Col Webster: inspiration for Genealogists for Families

Joan Miller (co-captain of 'Genealogists for Families') has asked me to write about my father, Col Webster, who was the inspiration for this project.

Col Webster at the age of 86
Colin Clifford Webster (son of William Donald Webster and Florence Hudson) was born in 1919. He was proud of the fact that he had the same address for seventy years ("Plain View", Cunnamulla, Queensland, Australia - an outback grazing property where he raised sheep and cattle). My sisters and I grew up there too. Dad loved the land and the way of life, and some of his reminiscences are in Outback Story.

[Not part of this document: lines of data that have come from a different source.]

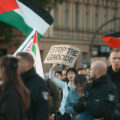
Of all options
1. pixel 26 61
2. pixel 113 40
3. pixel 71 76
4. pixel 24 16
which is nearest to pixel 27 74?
pixel 26 61

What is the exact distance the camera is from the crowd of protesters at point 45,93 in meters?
5.70

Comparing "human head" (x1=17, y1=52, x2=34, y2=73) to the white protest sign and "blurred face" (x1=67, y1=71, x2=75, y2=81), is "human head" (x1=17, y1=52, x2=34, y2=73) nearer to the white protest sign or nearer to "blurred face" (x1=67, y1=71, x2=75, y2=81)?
"blurred face" (x1=67, y1=71, x2=75, y2=81)

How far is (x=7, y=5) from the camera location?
1116 cm

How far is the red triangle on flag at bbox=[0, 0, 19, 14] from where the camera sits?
11154mm

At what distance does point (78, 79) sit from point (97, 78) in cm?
154

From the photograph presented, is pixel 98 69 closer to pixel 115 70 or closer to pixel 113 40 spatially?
pixel 115 70

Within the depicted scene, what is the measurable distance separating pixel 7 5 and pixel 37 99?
16.3 ft

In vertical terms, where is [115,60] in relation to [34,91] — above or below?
above

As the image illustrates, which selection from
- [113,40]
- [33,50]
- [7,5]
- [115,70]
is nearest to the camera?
[115,70]

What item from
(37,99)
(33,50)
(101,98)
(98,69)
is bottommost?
(101,98)

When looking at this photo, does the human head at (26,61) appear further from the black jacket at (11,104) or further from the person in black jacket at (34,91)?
the black jacket at (11,104)

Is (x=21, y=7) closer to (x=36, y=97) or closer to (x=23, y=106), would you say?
(x=36, y=97)

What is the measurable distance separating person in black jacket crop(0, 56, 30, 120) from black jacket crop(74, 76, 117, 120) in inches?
76.3

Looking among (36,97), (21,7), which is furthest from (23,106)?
(21,7)
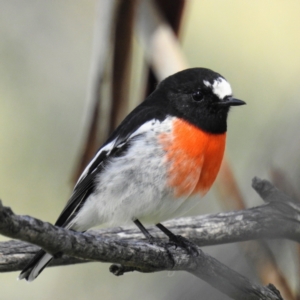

In 1989 my parents moved to southeast Queensland. Before my mother died in 1996, she said, "Your father will be lonely. Promise me you'll visit him often." That was an easy promise to keep, as I was only an hour's drive away and I enjoyed Dad's company. We worked together in the garden, he taught me about birds, we swapped books and we talked for hours.

Dad was quiet, unassuming, kind and considerate, with a great sense of humour. He was a true gentleman who lived his whole life with honesty, integrity, compassion and generosity.

He loved to give away fruit, vegetables and flowers from his large garden; and he was also generous in less conventional ways. A few weeks before Christmas, Dad and I would go to the local country markets where one of the stalls sold homemade goodies to raise money for charity. Dad would pay for a Christmas cake or pudding and tell the stallholder to give it to the next person who came by.

For as long as I can remember, my father set aside a sum of money that he would periodically lend to a hard-working person in urgent need of help. We called it his 'Do Good Money'. Dad passed away last year at the age of ninety, and I want to honour his memory by continuing his tradition. That is why I joined Kiva and established the 'Genealogists for Families' project.

My father was my friend and my hero, and I miss him. If his story can inspire others to join Genealogists for Families and establish the 'Do Good' tradition in their own lives, the world will be a better place.